Problem

There are no records or records missing from your collections index.

Investigation steps for no records:

  1. Use our page debug tool to see if our crawler encounters an error on your homepage

  2. Has the domain been added correctly to the Domains section of our platform?

  3. If the entered domain has a www prefix the crawler will not visit any subdomains. See here

  4. Is the site password protected? See here

  5. Are your servers blocking our crawler? See here

  6. Our crawler will only crawl pages under 10mb in file size. If your webpages exceed this our page debug tool will throw the following error error cleaning HTML: content too large

Investigation steps for records missing from your collection:

  1. Use our page debug tool to see if our crawler encounters an error on any of the URL’s that are missing

  2. Does your HTML contain absolute or relative URLs? The crawler will only follow relative URLs if there is a <base> tag on the page <base href="https://www.yourwebsite.com/">

  3. If the content was added / altered recently our crawler may not have visited your site according to its schedule. See here

  4. If you’re using our ping-back / instant indexing code have you met the conditions documented here?
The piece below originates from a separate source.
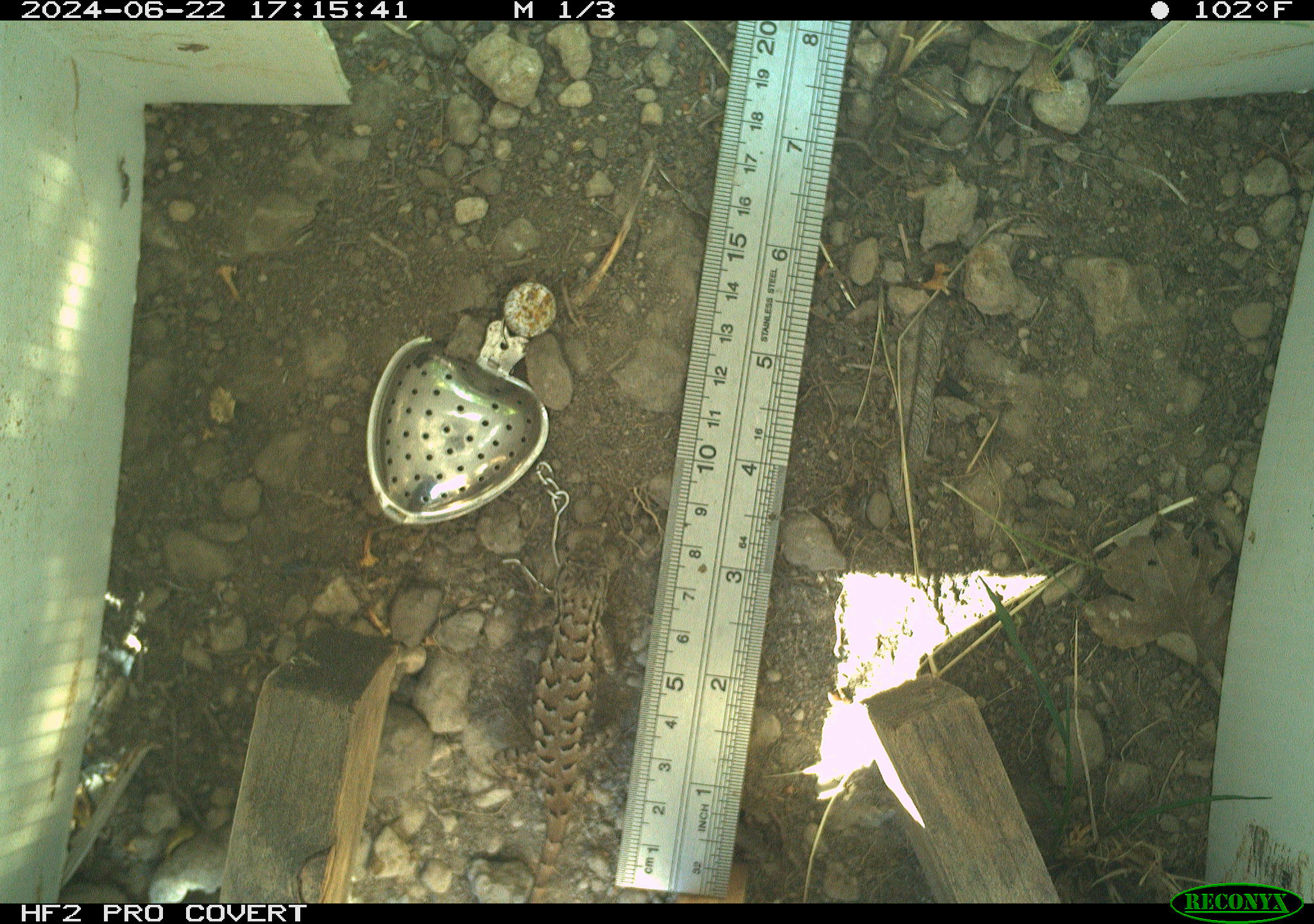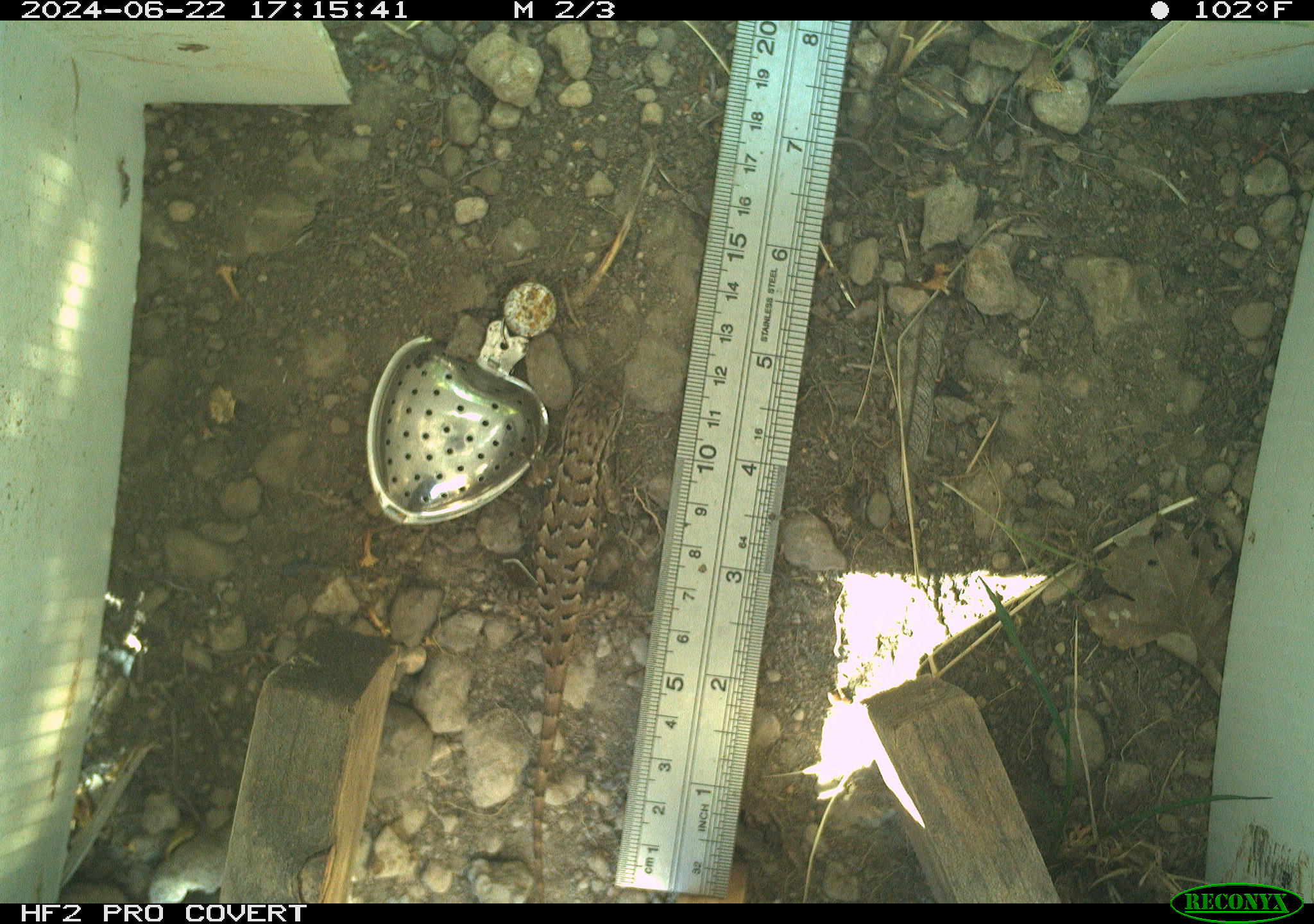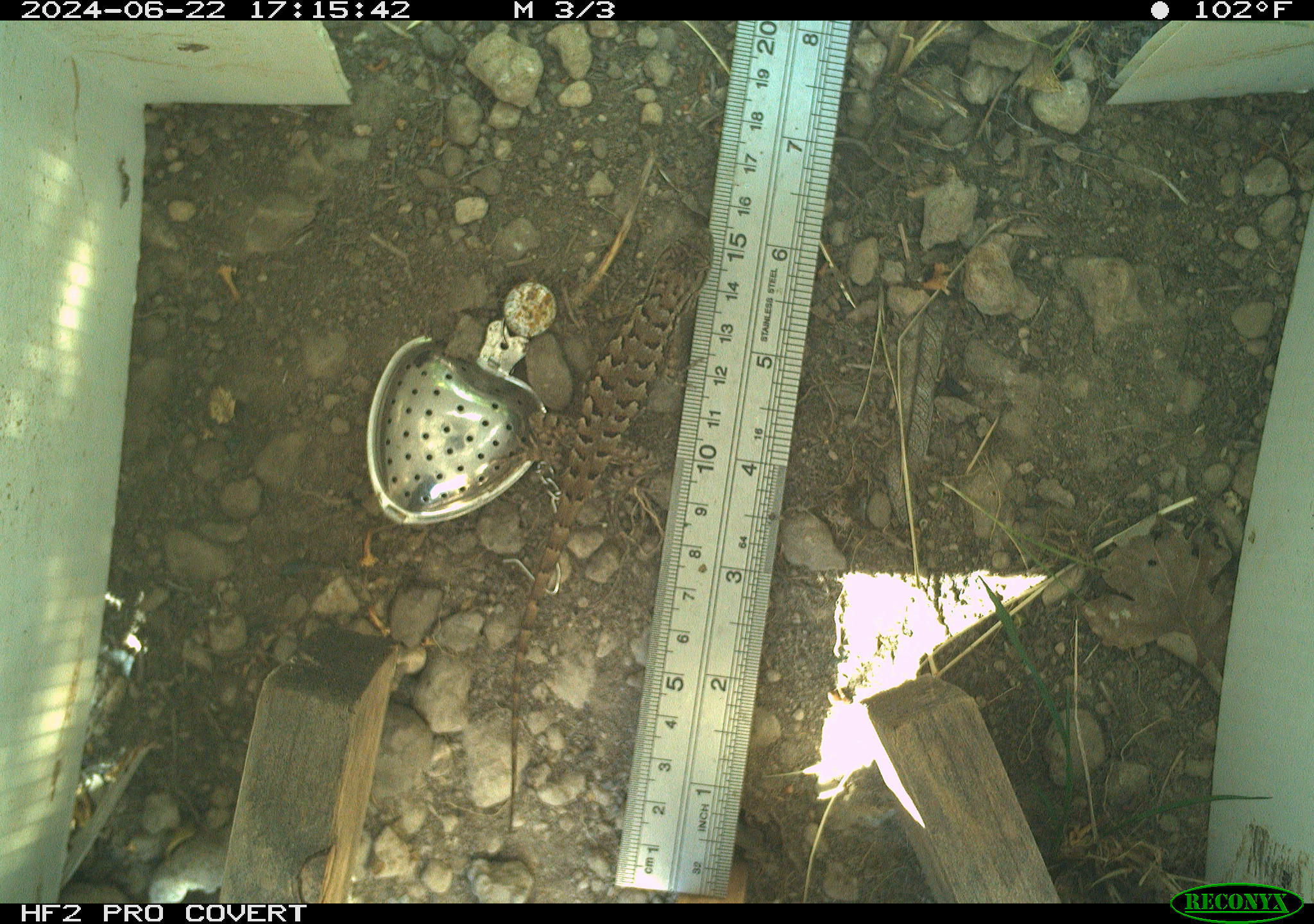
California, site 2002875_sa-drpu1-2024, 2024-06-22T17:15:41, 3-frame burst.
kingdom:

  5. Do you have any exclusion rules set up in the Crawler rules section preventing the pages from being crawled?

  6. Do your pages have the noindex or data-sj-noindex tags preventing crawling?

  7. Is any of your content only accessible via query parameters i.e. www.mysite/news-articles/press-releases?page=2? If so please contact our support team here.

  8. Do the pages you expect to be indexed have canonical tags pointing our crawler to a different page?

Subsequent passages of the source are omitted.